(Stored data)
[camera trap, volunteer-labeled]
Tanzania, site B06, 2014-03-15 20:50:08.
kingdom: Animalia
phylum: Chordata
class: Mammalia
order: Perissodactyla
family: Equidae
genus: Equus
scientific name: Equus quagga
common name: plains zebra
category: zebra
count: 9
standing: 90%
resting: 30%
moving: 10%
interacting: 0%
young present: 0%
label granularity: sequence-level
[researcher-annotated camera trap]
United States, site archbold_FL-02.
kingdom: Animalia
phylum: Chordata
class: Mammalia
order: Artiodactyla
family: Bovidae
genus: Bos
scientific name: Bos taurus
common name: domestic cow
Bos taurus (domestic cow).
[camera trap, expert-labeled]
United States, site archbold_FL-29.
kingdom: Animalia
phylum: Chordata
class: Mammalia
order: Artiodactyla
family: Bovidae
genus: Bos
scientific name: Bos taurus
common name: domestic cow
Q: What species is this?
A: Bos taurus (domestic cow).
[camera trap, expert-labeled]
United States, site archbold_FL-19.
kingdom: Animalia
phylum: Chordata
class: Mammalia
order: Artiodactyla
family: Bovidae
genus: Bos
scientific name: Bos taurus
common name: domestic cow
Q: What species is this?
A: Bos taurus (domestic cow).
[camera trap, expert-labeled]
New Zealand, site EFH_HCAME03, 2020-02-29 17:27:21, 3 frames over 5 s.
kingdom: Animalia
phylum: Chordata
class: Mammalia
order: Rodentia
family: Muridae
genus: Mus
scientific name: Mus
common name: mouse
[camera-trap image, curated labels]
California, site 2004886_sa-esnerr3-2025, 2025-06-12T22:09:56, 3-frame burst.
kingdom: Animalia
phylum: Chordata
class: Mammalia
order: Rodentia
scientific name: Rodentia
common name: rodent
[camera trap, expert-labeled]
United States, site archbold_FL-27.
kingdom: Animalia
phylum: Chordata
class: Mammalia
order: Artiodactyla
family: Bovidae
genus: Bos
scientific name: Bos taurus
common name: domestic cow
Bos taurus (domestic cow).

§ **WHAT TO PRODUCE**:
Nothing but an exact copy of the records belongs in the answer.

§ **YOUR SOLUTION**:
[camera trap, volunteer-labeled]
Tanzania, site B06, 2014-03-15 20:50:08.
kingdom: Animalia
phylum: Chordata
class: Mammalia
order: Perissodactyla
family: Equidae
genus: Equus
scientific name: Equus quagga
common name: plains zebra
category: zebra
count: 9
standing: 90%
resting: 30%
moving: 10%
interacting: 0%
young present: 0%
label granularity: sequence-level
[researcher-annotated camera trap]
United States, site archbold_FL-02.
kingdom: Animalia
phylum: Chordata
class: Mammalia
order: Artiodactyla
family: Bovidae
genus: Bos
scientific name: Bos taurus
common name: domestic cow
Bos taurus (domestic cow).
[camera trap, expert-labeled]
United States, site archbold_FL-29.
kingdom: Animalia
phylum: Chordata
class: Mammalia
order: Artiodactyla
family: Bovidae
genus: Bos
scientific name: Bos taurus
common name: domestic cow
Q: What species is this?
A: Bos taurus (domestic cow).
[camera trap, expert-labeled]
United States, site archbold_FL-19.
kingdom: Animalia
phylum: Chordata
class: Mammalia
order: Artiodactyla
family: Bovidae
genus: Bos
scientific name: Bos taurus
common name: domestic cow
Q: What species is this?
A: Bos taurus (domestic cow).
[camera trap, expert-labeled]
New Zealand, site EFH_HCAME03, 2020-02-29 17:27:21, 3 frames over 5 s.
kingdom: Animalia
phylum: Chordata
class: Mammalia
order: Rodentia
family: Muridae
genus: Mus
scientific name: Mus
common name: mouse
[camera-trap image, curated labels]
California, site 2004886_sa-esnerr3-2025, 2025-06-12T22:09:56, 3-frame burst.
kingdom: Animalia
phylum: Chordata
class: Mammalia
order: Rodentia
scientific name: Rodentia
common name: rodent
[camera trap, expert-labeled]
United States, site archbold_FL-27.
kingdom: Animalia
phylum: Chordata
class: Mammalia
order: Artiodactyla
family: Bovidae
genus: Bos
scientific name: Bos taurus
common name: domestic cow
Bos taurus (domestic cow).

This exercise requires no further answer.